GOODFELLOW AIR FORCE BASE, Texas --

The 17th Force Support Squadron hosted Operation Back to School, an event to help military families prepare their children for school, at the Event Center, Aug. 10.

Various Goodfellow agencies teamed up with local sponsors to provide supplies, information and support to the families. Members with an E6 or below pay grade as well as veterans and their families were eligible to receive backpacks filled with school supplies.

During Operation Back to School, Goodfellow volunteers worked with Operation Homefront, a national nonprofit whose mission is to build strong, stable and secure military families.

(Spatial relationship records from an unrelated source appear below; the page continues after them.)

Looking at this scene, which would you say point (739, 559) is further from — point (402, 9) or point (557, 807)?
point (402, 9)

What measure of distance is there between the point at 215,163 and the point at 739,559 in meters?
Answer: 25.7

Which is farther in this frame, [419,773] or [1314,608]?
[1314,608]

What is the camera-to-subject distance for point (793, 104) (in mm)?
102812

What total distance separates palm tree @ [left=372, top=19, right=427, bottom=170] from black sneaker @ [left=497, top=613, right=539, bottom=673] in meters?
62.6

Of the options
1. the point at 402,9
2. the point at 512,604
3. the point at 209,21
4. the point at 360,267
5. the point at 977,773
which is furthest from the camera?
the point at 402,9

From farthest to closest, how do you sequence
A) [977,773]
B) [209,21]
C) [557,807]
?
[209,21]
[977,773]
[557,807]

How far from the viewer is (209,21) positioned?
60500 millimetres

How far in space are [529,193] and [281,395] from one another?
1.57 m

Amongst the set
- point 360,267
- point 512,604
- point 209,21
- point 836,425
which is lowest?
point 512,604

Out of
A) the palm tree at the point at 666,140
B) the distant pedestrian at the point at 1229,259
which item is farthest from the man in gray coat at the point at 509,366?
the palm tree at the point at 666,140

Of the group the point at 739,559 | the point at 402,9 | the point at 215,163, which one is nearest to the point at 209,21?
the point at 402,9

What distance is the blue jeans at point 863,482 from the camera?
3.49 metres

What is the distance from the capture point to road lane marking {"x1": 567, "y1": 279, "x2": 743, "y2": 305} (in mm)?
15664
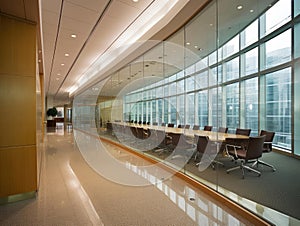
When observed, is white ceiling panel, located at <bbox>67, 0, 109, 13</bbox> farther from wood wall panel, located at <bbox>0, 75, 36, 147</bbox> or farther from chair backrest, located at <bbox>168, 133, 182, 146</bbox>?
chair backrest, located at <bbox>168, 133, 182, 146</bbox>

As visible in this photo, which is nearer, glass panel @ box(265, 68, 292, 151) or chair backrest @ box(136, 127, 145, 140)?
glass panel @ box(265, 68, 292, 151)

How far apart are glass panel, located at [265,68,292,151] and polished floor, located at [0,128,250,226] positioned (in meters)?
1.87

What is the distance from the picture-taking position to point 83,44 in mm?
5410

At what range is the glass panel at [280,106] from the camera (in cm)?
302

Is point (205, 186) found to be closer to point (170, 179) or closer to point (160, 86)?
point (170, 179)

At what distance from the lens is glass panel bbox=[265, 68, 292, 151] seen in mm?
3021

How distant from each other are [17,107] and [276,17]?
485 cm

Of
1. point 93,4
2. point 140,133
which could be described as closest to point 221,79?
point 140,133

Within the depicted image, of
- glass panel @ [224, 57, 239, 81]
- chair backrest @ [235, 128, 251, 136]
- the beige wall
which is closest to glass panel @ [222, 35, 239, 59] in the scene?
glass panel @ [224, 57, 239, 81]

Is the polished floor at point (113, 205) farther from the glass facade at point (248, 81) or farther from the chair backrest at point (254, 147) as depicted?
the glass facade at point (248, 81)

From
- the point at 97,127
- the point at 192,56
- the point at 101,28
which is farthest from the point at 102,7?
the point at 97,127

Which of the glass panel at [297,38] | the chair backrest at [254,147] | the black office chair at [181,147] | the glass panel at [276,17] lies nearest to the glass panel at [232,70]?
the glass panel at [276,17]

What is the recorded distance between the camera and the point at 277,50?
3684mm

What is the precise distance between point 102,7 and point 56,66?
17.4ft
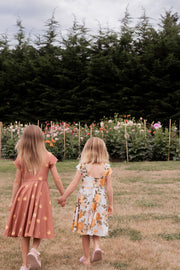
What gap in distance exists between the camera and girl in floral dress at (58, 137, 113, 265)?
10.0ft

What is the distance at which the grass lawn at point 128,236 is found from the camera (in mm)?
3094

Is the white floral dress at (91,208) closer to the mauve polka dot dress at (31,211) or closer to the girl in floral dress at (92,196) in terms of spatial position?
the girl in floral dress at (92,196)

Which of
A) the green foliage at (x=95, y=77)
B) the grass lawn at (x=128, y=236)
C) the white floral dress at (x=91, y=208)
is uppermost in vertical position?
the green foliage at (x=95, y=77)

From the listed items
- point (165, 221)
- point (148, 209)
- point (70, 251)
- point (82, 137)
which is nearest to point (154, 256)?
point (70, 251)

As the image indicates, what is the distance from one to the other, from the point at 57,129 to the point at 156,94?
7755mm

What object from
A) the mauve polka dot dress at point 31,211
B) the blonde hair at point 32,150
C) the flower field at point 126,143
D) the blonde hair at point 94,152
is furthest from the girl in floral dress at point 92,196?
the flower field at point 126,143

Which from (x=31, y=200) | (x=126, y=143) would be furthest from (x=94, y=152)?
(x=126, y=143)

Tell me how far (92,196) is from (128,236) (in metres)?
1.02

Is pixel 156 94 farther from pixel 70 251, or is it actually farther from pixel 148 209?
pixel 70 251

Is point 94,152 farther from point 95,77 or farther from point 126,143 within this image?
point 95,77

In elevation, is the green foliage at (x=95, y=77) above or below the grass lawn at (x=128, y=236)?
above

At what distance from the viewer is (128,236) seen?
382 centimetres

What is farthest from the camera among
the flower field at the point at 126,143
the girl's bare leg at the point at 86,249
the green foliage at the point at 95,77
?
the green foliage at the point at 95,77

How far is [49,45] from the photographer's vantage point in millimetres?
21344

“Operation Homefront helped donate backpacks to be given, for free, to military dependents,” said Theresa Goodwin, 17th FSS school liaison officer. “We wanted to bring every resource available to our families and make them aware of what is available to them.”

Local organizations donated school supplies to be given to military members and their dependents. The donations included pencils, pens, notebooks, crayons and a backpack.

“This event has helped me become aware of the many school programs offered on base,” said Tech. Sgt. Elijah Diraimondo, 17th Civil Engineer dorm manager. “It also helps me save money on school supplies.”

The 17th Medical Group provided child physicals at the clinic to ensure the children’s medical records are up to date. Safe Kids, a child safety organization, performed checks on car seats to ensure they were properly installed. The San Angelo Independent School District provided enrollment information for military children. The Youth Center provided information on their Child Development, School Age and Family Child Care programs for children 6 weeks to 12 years of age.

“We want to ensure our members are taken care of,” said Master Sgt. Brenda Dodson, 17th MDG first sergeant. “It’s important that our members know that we also take care of their families.”

The back to school event takes place each year with different organizations taking turns to host it.

“It makes me feel like our base and local community really cares about us,” said Diraimondo.